Regulation/Guidelines

Why Do You Need In-Vitro Diagnostic Kits (IVD) Import License?

  • 31st January, 2022
Why do we need import licenses for In-Vitro Diagnostics kits?

The medical devices market is growing at a fast pace along with the drug market despite all the challenges created by insufficient quality standards and other inconveniences. In India, medical devices are imported, manufactured, distributed, and sold under the Drug and Cosmetics Act 1940 and the Medical Devices Rules, 2017. In this article, we are going too discuss about “what is in-vitro diagnostic kits” and “benefits of in-vitro diagnostic kits (ivd) import license”.

What Are In-Vitro Diagnostic (IVD) Kits?

An in-vitro diagnostics kit is a device that consists of reagents or articles which are:

(i) from the same license holder
(ii) intended to be used in combination to complete a specific intended purpose
(iii) sold under a single proprietary Test Kit name and
(iv) compatible when used as a Test Kit

In-vitro Diagnostic reagents and kits are governed by Medical Devices Rules, 2017 under subclause (i) of clause (b) of section 3 of the Drugs and Cosmetics Act, 1940.Drugs Controller General of India (DCGI) is the regulatory authority that regulates the import of IVD kits/reagents in India under the Central Drugs Standard Control Organization (CDSCO).

IVD’s medical devices are classified based on the risk involved by the Global Harmonization
Task Force, as shown in the table 1

CLASS RISK LEVELDEVICE EXAMPLE
ALow individual, Risk and low public health riskClinical chemistry analyzer, prepared selective culture media
BModerate individual risk and low public health riskVit B12, Pregnancy self-testing, anti-nuclear antibody, urine test strips
CHigh individual risk and moderate public health riskBlood glucose self-testing, HLA typing, PSA screening, rubella
DHigh individual risk and high public health riskHIV blood donor screening , HIV blood diagnostic
Table 1: Classification of IVD’s

Need to import licenses for In-Vitro Diagnostics kits

  • Fifth schedule and Chapter V of MDR 2017 provide details about the management of quality systems or in vitro diagnostic products, as well as requirements for reagents, equipment, and plants required for ensuring the safety and reliability of diagnostic products.
  • The import license documentation supports and intends to prevent the risks associated with medical device design, manufacture, and packaging.
  • Form MD-17 permits the importation of any in vitro diagnostic medical device for clinical investigations, tests, evaluations, demonstrations, and training.
  • The Central Licensing Authority evaluates the requisite documents and reports/documents provided by an applicant and ensures the safety of the patient before issuing the import license.
  • IVD kits/reagents that are in possession of valid import licenses may be imported from any notified port of India.
  • Under a valid import license, IVD kits can be stocked anywhere in the world other than where the import license specifies

According to the Drugs & Cosmetic Act & Rules, IVD kits/reagents for import are categorized as notified or non-notified and needs to be registered with the Indian Drug Regulatory Authority (i.e., the Central Drugs Standards Control Organization).

Important licenses and forms required to import/manufacture IVD

For the import of Notified IVD kits/reagentsForm MD 15
For the import of Non Notified IVD kits/reagentsRegistration Number

In accordance with the Medical Device Rules, 2017, application for a grant for clinical performance evaluation of a new IVD kit is filed in form 24, and the approval for the assessment is granted in form 25.

In order to obtain approval to conduct clinical performance evaluations for new in vitro diagnostic medical devices, the sponsor should submit Form MD-24 with the appropriate fee, along with the necessary information to the Central Licensing Authority.
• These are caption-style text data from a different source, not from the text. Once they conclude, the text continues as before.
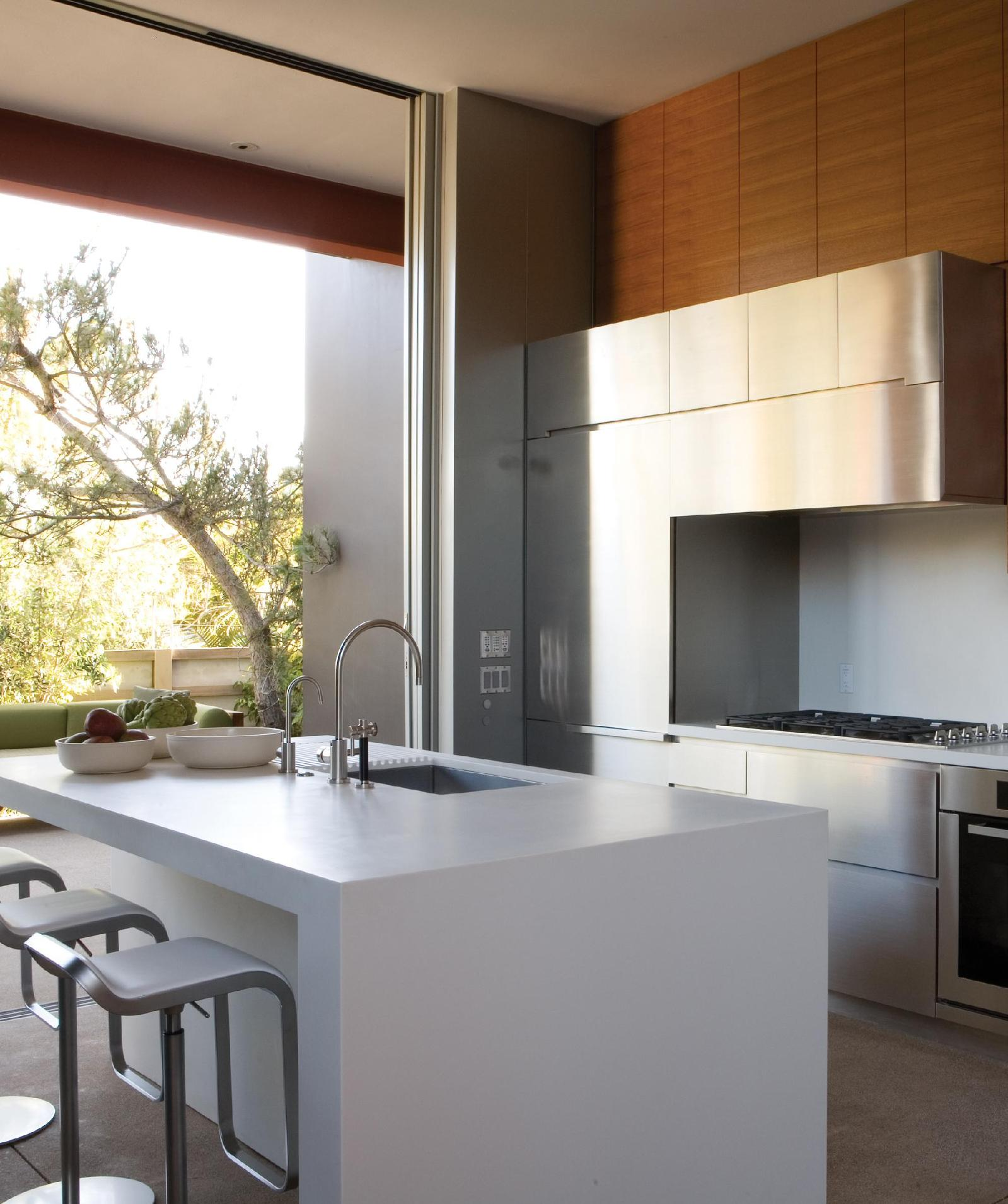 design-populaire-ikea-petite-cuisine-idees-avec-armoire-en-inox-et-moderne-innovante-table-bar-et-chaise-design-pour-ikea-petite-cuisine-moderne-idee-design-ikea- petites-idées-de-cuisine-avec-style-traditionnel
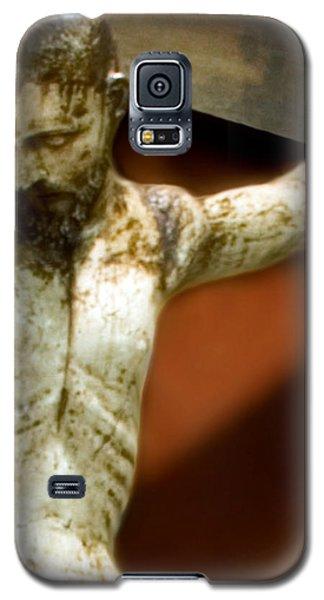 The Lamb Galaxy S5 Case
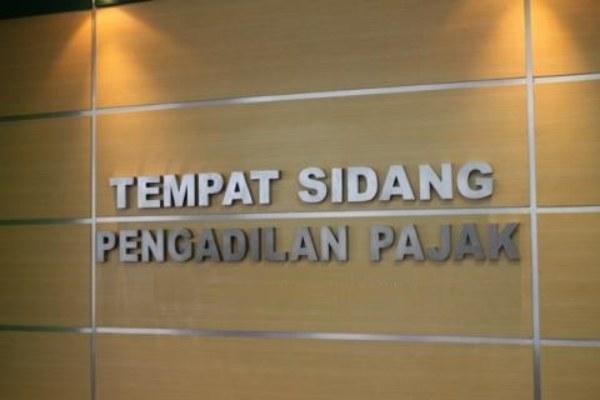 pengadilan pajak - ilustrasi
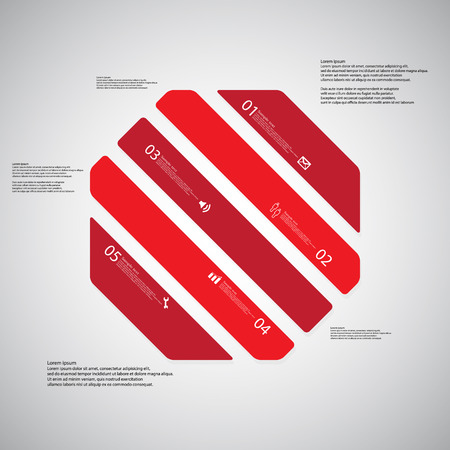 octagon: Illustration infographic template with shape of octagon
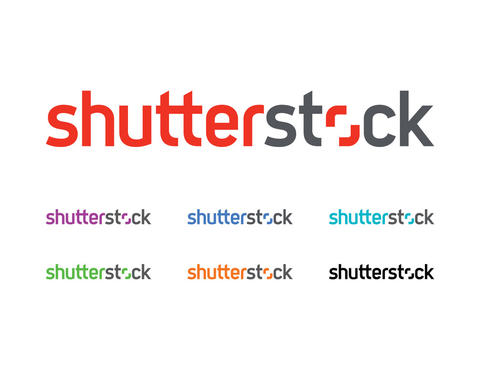 Jasa Shutterstock.com murah download image vector foto premium account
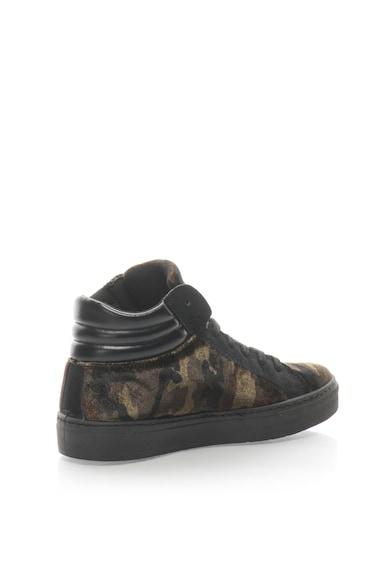 Oakoui Középmagas Szárú Bársonyos Sneakers Cipő Terepmintával női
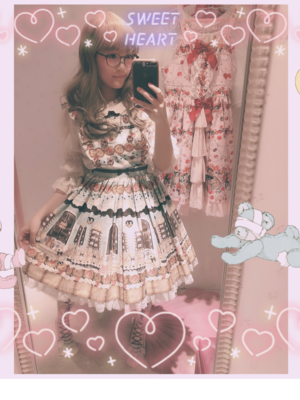 是Aricy Mist 艾莉鵝以「Lolita」为主题投稿的照片(2019/01/17)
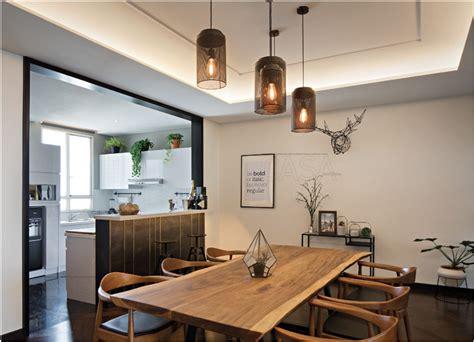 ruang makan  desain terbuka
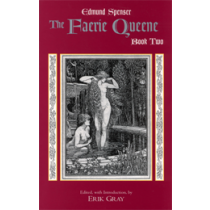 The Faerie Queene, Book Two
The CLA grants permission for clinical performance evaluation of a new in vitro diagnostic medical device in Form MD-25.

Applications for granting permission to import or manufacture new In Vitro diagnostic medical devices can be made to the Central Licensing Authority in Form MD-28 by the manufacturer himself or by an authorized agent in case of importation, and the permission grant is obtained in Form MD-29 to import or manufacture new In Vitro diagnostic medical devices.

Timeline:

If the application is complete in all respects and information are in order, the licensing authority
issues an import license in Form MD 15 within six to nine months from the date of receipt of an
application.

Summary:

In India, the CDSCO reviews IVD kits/reagents for importation. The import license of IVD kits ensures the safety and efficacy of patients and prevent the risks associated with the design, manufacture, and packaging of medical devices. The import license for notified and non-notified In-Vitro Diagnostics kits is obtained in Form MD 15.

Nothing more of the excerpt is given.